QUI A TUE OU NON JUVENAL HABYARIMANA ?
LE JUGE TREVIDIC CONNAIT-IL LA REPONSE ?
par Phil Quin (The East African)
C’est au début de l’année qui s’annonce qu’un juge français, Marc Trévidic, devrait publier le rapport de sonenquête sur les causes de l’accident d’avion qui a emporté la vie de l’ancien président du Rwanda il y a 17 ans, et qui servit de prétexte au génocide de 1994. A Kigali, un climat d’optimisme mesuré prévaut, de voir la fin de la campagne menée par certaines personnalités de la classe politique française pour brouiller les pistes de l’histoire, dans une tentative délibérée de minimiser le rôle de la France dans le génocide, etpire encore, de faire porter aux victimes, essentiellement tutsi, la responsabilité de l’effroyable sort qui s’est abattu sur eux.
Avant même que le million de morts ne soit enseveli, les apologistes et les négationnistes du génocide – sans parler des auteurs eux-mêmes – ont commencé à pencher lourdement en faveur de la thèse pourtant contraire au bon sens, voulant que ce soit le Front Patriotique Rwandais, majoritairement tutsi, qui avait abattu l’avion du président Juvénal Habyarimana en avril 1994. Si cela pouvait être établi, soutiennent certains, la preuve serait faite que les trois mois de massacres qui s’en sont suivi relevaient moins d’actes de génocide prémédités que de la réaction outragée d’un peuple affecté par la mort de son chef.
Pour beaucoup au sein de l’élite militaire et politique française, le FPR constituait la cible idéale capable de dévier l’attention ailleurs que sur leur propre rôle de pourvoyeurs en armes et de conseillers auprès des extrémistes hutu qui ont orchestré le génocide.
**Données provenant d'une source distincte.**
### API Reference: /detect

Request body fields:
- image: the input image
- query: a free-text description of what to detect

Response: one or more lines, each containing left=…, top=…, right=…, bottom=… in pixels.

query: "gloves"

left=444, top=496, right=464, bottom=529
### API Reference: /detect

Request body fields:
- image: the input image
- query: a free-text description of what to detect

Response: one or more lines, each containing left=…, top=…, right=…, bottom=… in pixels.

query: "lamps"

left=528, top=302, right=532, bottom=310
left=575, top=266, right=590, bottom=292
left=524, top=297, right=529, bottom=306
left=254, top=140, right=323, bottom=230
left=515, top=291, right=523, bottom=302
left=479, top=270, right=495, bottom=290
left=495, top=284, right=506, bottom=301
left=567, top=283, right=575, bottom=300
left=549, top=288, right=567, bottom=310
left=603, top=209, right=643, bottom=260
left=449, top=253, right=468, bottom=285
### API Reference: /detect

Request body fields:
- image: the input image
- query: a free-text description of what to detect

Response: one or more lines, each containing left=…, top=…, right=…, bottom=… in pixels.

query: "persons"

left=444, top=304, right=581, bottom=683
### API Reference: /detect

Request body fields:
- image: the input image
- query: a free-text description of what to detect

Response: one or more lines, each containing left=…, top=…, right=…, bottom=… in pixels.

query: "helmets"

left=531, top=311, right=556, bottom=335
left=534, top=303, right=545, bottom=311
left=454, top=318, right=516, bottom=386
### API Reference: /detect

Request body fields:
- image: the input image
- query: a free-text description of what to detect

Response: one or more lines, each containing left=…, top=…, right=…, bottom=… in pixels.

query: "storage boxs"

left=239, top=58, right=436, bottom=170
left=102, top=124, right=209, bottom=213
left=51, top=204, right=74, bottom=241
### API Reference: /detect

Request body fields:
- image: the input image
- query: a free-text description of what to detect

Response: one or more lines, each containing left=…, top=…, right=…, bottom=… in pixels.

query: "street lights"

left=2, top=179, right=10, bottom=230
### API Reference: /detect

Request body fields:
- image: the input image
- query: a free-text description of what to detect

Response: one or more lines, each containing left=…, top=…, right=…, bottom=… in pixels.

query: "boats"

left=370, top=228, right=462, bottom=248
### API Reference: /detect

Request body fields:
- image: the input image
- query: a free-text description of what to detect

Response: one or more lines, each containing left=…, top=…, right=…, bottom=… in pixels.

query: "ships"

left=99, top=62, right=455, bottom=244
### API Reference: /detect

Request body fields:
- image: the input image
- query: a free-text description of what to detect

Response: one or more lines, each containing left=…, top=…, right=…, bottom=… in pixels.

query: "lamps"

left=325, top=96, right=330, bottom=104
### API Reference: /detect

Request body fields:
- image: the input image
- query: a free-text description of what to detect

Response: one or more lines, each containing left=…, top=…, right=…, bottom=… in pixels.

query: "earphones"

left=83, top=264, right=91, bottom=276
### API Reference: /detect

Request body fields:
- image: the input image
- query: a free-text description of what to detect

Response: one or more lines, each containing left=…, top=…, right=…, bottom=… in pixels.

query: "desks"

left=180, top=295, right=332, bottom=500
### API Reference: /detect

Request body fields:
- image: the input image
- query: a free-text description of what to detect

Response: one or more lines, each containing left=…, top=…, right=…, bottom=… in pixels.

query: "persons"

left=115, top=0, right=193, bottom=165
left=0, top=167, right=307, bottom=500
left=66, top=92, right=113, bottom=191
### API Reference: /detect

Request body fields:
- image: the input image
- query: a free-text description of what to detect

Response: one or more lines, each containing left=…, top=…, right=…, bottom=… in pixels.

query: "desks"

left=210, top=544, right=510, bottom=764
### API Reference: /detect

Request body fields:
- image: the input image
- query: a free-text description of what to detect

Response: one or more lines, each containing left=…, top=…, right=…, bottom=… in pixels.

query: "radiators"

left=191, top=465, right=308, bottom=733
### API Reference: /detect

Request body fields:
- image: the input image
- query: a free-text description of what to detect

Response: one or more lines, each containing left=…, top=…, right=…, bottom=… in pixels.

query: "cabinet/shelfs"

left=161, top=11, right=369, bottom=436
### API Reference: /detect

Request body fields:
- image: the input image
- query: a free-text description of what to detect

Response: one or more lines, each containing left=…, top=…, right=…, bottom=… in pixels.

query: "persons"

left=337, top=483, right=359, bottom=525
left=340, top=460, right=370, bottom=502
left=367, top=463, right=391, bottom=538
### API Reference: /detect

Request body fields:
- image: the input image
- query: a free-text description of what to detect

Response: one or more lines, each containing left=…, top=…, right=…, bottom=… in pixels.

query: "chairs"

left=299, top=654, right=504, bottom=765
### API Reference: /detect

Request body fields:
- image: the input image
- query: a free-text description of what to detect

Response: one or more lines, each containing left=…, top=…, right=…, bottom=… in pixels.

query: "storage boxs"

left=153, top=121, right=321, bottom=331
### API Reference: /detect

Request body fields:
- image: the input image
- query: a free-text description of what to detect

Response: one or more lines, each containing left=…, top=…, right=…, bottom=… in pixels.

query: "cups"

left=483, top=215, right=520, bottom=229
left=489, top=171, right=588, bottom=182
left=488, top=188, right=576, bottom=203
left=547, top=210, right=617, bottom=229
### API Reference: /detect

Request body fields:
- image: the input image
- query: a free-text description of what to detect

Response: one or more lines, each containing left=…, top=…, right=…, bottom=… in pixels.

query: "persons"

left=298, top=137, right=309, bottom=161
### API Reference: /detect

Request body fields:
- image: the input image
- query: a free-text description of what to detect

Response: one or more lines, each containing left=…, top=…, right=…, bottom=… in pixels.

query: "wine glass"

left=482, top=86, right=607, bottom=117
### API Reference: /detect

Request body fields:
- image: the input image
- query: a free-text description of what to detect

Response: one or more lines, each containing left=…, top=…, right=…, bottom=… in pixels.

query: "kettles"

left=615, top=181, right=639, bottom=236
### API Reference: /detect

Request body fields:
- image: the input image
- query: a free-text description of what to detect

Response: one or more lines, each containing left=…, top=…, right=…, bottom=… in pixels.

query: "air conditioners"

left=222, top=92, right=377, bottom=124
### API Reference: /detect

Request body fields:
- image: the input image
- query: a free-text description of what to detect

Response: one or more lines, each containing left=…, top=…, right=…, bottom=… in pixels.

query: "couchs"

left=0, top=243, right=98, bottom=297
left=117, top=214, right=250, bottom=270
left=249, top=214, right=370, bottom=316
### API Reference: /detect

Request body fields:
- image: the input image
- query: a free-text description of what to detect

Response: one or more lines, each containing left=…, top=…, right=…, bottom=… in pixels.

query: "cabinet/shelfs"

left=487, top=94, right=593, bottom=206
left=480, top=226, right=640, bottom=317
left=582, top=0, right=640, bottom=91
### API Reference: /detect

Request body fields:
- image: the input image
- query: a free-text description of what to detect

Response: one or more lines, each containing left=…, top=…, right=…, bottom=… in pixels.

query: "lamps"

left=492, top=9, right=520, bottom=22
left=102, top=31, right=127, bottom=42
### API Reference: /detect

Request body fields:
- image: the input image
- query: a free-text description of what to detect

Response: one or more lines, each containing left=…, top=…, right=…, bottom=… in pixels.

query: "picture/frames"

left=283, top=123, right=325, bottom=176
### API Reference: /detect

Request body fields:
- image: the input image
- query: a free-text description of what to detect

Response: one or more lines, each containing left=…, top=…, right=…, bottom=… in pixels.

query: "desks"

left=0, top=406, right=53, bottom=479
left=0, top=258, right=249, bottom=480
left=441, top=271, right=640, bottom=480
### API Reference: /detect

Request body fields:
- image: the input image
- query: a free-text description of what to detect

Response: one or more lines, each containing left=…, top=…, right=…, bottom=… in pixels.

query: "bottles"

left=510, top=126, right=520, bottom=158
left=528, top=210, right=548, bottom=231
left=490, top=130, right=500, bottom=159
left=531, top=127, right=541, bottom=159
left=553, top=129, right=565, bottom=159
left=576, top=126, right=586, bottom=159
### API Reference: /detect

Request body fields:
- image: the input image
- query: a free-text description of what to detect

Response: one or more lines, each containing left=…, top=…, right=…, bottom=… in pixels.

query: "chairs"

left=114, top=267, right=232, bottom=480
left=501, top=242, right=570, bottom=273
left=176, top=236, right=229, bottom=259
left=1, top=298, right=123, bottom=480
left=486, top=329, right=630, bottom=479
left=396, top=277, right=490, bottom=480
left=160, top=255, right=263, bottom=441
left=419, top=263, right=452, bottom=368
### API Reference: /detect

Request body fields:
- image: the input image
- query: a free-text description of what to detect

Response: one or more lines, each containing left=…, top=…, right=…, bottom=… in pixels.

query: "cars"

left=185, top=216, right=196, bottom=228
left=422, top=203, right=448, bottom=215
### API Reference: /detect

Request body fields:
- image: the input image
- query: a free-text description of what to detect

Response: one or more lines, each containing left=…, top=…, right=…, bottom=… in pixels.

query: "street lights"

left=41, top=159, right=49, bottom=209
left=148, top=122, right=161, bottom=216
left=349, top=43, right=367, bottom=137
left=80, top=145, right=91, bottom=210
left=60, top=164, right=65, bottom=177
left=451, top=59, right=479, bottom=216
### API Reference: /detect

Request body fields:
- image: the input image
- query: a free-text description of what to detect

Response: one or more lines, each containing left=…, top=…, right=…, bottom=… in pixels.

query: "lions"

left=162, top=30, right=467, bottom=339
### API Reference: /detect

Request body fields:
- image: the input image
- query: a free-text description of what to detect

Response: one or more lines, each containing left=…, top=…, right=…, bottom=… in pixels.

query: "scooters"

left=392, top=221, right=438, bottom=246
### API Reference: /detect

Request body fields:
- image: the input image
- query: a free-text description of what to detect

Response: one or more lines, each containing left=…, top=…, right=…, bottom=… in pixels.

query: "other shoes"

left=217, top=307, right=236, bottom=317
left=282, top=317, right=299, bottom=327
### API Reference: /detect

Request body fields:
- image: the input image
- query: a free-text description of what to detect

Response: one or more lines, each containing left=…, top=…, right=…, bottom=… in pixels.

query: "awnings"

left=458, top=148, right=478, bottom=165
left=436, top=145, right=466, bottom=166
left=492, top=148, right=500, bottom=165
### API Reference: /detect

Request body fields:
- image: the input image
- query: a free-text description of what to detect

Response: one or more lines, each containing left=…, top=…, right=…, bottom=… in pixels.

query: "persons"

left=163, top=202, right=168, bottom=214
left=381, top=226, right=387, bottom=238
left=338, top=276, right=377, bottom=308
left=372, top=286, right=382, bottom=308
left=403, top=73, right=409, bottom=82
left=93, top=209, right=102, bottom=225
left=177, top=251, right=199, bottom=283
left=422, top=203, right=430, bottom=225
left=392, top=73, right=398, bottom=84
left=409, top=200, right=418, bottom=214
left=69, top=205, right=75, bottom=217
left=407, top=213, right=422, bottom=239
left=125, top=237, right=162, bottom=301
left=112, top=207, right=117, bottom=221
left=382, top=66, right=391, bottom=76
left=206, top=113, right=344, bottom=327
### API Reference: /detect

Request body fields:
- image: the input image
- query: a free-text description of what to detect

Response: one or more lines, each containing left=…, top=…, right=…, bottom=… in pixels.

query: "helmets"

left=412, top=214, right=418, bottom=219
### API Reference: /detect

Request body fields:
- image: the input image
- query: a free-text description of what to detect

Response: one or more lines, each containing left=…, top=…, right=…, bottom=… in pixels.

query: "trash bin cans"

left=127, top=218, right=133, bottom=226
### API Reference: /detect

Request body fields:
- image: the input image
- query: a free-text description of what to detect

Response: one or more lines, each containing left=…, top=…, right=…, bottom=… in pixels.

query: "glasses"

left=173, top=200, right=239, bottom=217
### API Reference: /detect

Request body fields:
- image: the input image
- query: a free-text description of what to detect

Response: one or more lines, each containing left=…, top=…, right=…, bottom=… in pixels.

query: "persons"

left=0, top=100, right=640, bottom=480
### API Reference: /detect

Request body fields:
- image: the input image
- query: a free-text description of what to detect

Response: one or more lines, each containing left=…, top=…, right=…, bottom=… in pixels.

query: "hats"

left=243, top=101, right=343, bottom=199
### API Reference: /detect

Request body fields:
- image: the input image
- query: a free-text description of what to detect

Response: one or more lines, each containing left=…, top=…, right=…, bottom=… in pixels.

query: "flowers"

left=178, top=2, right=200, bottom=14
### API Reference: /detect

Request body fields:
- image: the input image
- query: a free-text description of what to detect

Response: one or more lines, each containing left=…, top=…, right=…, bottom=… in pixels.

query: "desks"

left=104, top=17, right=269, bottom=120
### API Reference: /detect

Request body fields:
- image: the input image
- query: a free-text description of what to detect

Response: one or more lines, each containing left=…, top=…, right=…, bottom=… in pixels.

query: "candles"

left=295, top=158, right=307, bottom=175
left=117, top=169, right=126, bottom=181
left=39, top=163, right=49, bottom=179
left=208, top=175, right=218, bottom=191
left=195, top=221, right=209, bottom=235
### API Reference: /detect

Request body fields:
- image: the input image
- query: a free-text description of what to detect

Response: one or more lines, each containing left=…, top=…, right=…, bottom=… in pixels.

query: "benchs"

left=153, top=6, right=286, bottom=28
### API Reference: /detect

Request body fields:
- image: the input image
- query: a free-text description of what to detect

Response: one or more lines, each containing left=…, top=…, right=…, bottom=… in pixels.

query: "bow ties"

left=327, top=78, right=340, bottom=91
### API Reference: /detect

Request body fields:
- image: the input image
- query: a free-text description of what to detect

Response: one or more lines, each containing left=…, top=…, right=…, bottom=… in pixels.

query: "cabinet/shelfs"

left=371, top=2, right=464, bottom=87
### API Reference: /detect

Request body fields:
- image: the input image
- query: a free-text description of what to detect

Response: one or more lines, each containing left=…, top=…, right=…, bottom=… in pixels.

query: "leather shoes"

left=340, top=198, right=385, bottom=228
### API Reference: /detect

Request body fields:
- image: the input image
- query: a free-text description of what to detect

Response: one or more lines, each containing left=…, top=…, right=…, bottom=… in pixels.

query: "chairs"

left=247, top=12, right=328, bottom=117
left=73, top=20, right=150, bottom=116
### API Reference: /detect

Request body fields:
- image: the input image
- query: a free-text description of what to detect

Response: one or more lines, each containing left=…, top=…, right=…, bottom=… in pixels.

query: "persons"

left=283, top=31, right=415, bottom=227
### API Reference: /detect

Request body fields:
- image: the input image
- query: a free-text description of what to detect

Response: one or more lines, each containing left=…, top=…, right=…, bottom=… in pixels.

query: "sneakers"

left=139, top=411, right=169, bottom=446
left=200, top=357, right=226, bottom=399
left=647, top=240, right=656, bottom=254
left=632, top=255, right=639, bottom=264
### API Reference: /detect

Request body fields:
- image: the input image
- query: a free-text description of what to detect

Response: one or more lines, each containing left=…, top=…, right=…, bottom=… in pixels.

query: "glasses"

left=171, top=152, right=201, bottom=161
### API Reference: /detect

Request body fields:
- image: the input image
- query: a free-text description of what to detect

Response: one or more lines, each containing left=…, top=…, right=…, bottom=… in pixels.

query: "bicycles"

La théorie du complot pour abattre l’avion devait aussi renforcer l’opinion courante – très avantageuse pour les parties impliquées – voulant que les Africains soient congénitalement enclins à la violence la plus abjecte et que, selon les propres termes de l’ancien président français François Mitterand interrogé au sujet du Rwanda, « dans ces pays-là, un génocide n’est pas très important ».
Les négationnistes du génocide s’étaient trouvé un héros en la personne du prédécesseur de Marc Trévidic, Jean-Louis Bruguière, dont le rapport publié en 2006 sur le crash de l’avion ayant conclu à la responsabilité de l’actuel Président rwandais Paul Kagame, avait conduit à l’inculpation de plusieurs hauts responsables du gouvernement rwandais. Le dit rapport avait alors soulevé un tollé médiatique, sans pouvoir résister au moindre examen contradictoire pour autant.
Bruguière n’a pas examiné le site du crash, il ne s’est même pas rendu au Rwanda. Il a omis de procéder au moindre examen des preuves matérielles disponibles. Il n’a même pas pris la peine de soumettre à interrogatoire les officiels gouvernementaux faisant l’objet de ses accusations à grand spectacle. A la place, le rapport contient une sélection douteuse de témoins oculaires triés sur le volet, dont la plupart se sont rétractés depuis.
La nature désinvolte et fortement politisée des méthodes du juge Bruguière ne se limitent pas à son travail sur le génocide rwandais. Depuis qu’il a repris en main le travail de Bruguière, Trévidic a découvert une tendance inquiétante à la falsification de preuves et à l’ingérence politique dans les dossiers traités par son collègue. Dans un premier cas, Trévidic a révélé comment Bruguière avait occulté une preuve vidéo montrant que c’était l’armée algérienne et non les islamistes radicaux qui étaient responsables de la décapitation de six moines trappistes en 1996. Dans un autre, il est accusé par les familles des 11 victimes françaises ayant péri dans un attentat à la bombe à Karachi, d’avoir maquillé la vérité au profit d’intérêts politiques.
Après avoir examiné le dossier rwandais d’un œil averti, Trévidic a pris la décision de suspendre la mise en accusation du FPR en attendant de parachever son enquête. Son approche méticuleuse dans la recherche de la vérité – fortement appuyée sur des preuves scientifiques et des analyses d’experts indépendants – contrastent admirablement avec le travail peu reluisant de son prédécesseur.
Sans préjuger du contenu de son rapport, les Rwandais semblent rassurés par ce qu’ils voient et entendent sur les méthodes et la réputation de Trévidic. Au mois de juillet, Time Magazine a salué son « honnêteté, sa détermination et son hostilité à l’ingérence politique ». Une combinaison nécessaire de qualités pour toute personne qui défend la vérité contre des forces puissantes pouvant se déployer au service de falsifications éventuelles.
C’est en cela que réside l’importance du juge Trévidic.
Les Rwandais n’ont pas besoin de la justice française pour expliquer ce qui s’est passé en avril 1994, ni pour justifier le chemin parcouru par leur pays depuis cette date. D’autres enquêtes, dont le très complet rapport Mutsinzi, ont déjà renvoyé le rapport Bruguière à sa véritable dimension burlesque.
Cependant, comme le gouvernement rwandais l’a montré en rompant ses relations avec la France en signe de protestation contre l’attaque en boulet de canon du juge Bruguière, il ne saurait rien concéder dès qu’il s’agit de la vérité sur le génocide. (Encore moins, comme cela m’a été garanti, quand il s’agit de pays qui avaient les moyens d’arrêter le bain de sang, mais dont les priorités étaient tout autres à l’époque).
Les contre-vérités qui émaillent le rapport Bruguière ont surtout causé du tort en raison du renfort qu’ils ont apporté aux forces de la négation et de la distortion du génocide, qui à leur tour, voulaient mettre la guérison du Rwanda en péril. En rétablissant la vérité historique, l’enquête du juge Trévidic peut permettre au Rwanda de poursuivre son parcours la tête haute, intrépide sur le chemin de son destin.